By Larry Hodgson
As you sip your morning joe to help bring you out of the grogginess of early morning and into focus, you can thank the drug caffeine for the stimulus … and caffeine stimulates honeybees too!
It turns out that the nectar of many flowers contains caffeine: some 40 to 55% of blooms do contain this alkaloid. The principal role of caffeine is to protect the flowers and indeed the entire plant from marauding pests, as caffeine is primarily an insecticide and will repel many pests. For that reason, it’s mostly present in plant tissues, like leaves and flower petals. Only a very tiny amount of caffeine finds its way into flower nectar … but the little that does seems to act like a stimulant to bees, just as with humans.

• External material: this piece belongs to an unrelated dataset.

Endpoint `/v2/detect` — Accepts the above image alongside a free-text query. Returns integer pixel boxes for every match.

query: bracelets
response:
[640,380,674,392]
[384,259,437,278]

Honey bees that discover flowers with caffeinated nectar tend to visit them more often and to share their location with their fellow workers. And studies show it improves their memory as well, making it easier for them to find the caffeine-laden flowers again.
Good for Flowers, Bad for Bees
This is a great thing for the plant (a dedicated repeat pollinator is very much to their advantage!) … but maybe not so good for the bees!
It turns out that honey bees continue to frequent caffeinated flowers even when they no longer have any pollen or nectar to give. So, they waste time on dud flowers rather than gathering the pollen and nectar their hives need from more generous, but uncaffeinated blooms. One study suggests that hives whose worker bees are hooked on caffeine produce about 15% honey less per day.
Definitely something beekeepers should mull over!
Reference: Caffeinated Forage Tricks Honeybees into Increasing Foraging and Recruitment Behaviors
That is amazing! No wonder the bees are so busy…they are full of caffeine!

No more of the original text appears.